#BringBackOurGirls has been gracing our social media in the last few days. Everyone from the First Lady Michelle Obama to popular rock band Red Hot Chili Peppers, to education activist Malala have been photographing themselves with the hashtag. With over three million tweets and counting against Boko Haram’s kidnapping of nearly 300 girls, what has been the actual effect and what does it mean for social media activism?

On 12th May Boko Haram, the Islamic terrorist group from northern Nigeria who have kidnapped nearly 300 schoolgirls, released a video showing their mass conversion from Christianity to Islam. This came days after the worldwide hashtag campaign had been in full swing. Since the girls have not been ‘brought back’, it is safe to say that the hashtag has not adequately moved or persuaded the extremists. #BringBackOurGirls looks likely to join #Kony2012 and #JusticeforTrayvon in the ‘failed hashtag campaign’ archives.

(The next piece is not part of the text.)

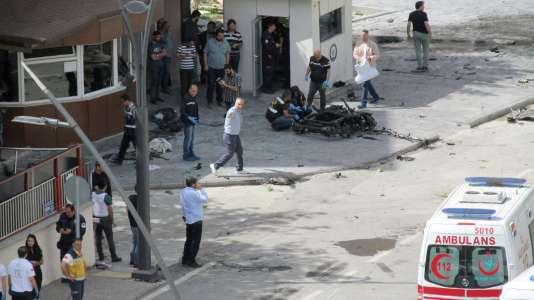 Un attentat a tué un policier à Gaziantep, en Turquie, près de la frontière avec la Syrie.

Arguably the hashtag serves as a tool for citizens to pressure their own governments, as well as that of Nigeria, rather than as a direct message to Boko Haram. In that case it could be working, since Britain and the USA are assisting Nigeria in their efforts, but international cooperation with Nigeria on many issues is hardly new. This year alone the UK agreed to send British accountants to train their Nigerian counterparts, and Coca-Cola and the UK have devised an initiative to support the education of Nigerian girls. This was all done without public pressure, and in conjunction with the leftover sense of duty since colonialism, leaving little doubt that the UK would have probably acted regardless to assist Nigeria without the public outcry.

This ‘Hashtag Activism’, defined by Techopedia as ‘the act of fighting for or supporting a cause…that does not require any action from the person other than sharing or “liking” a post’, and which, despite being visually powerful, is basically useless. Techopedia hit the nail on the head when they said that no action is required, and that is both the appeal and futility of it. It allows the ‘activist’ to feel as though they are contributing to an important cause without having to actually think about the issue in any real depth. It has been better coined as ‘slacktivism’. It has replaced donating to charities as the quick-fix to feeling useful. Social media is great for spreading awareness about issues, but solutions for those problems should stem from a different arena. Apartheid would not have come to an end with hashtags alone.

As well as the bitter aftertaste of slacktivism, whenever these hashtag campaigns spring up, such as #Kony2012, I am left with slight confusion as to why so many other tragic events do not get the same attention. At this very moment, there is a raging civil war in South Sudan and people being killed in Ukraine, amongst countless other issues. This is not to say that the Nigerian kidnapping is not deserving of international attention, only that so are many other events. Social media (or more specifically, ‘people who use social media’) are dangerously selective in what they push to the forefront and what is ignored. If the Nigerian girls are our girls, then victims of femicide are our girls, victims of FGM are our girls, and so are the victims of honour killings. Where are their hashtags?

Given that most of the campaigners are not in national government or part of an organisation that can help the Nigerian government in their search, what can the average Joe/Joanna do? The short answer is, very little. In the actual practical search and rescue of the girls, the average world citizen cannot do very much. However, the layperson can use the paper and pen they would use to write hashtag slogans to brainstorm about what led to this tragic event in the first place, and what practical steps they can take to help, if in fact they really want to. Read about Nigerian history and the bloody history of religion in the country. Research into the social and political problems of Nigeria that may have prompted the kidnapping and the inadequate national response. Find NGOs and other organisations that are trying to find practical methods to promote social harmony. Volunteer for these organisations and contribute your skill sets, spread awareness about them (another hashtag), and, only in conjunction with all of the above, donate to them.

Hashtags don’t faze extremists. What might faze the extremists is over three million people demanding the Nigerian government to open a dialogue with the northern Muslim population on religious-specific schooling, or over three million people contributing to the economic development of the chronically poor north. Real change, anyone?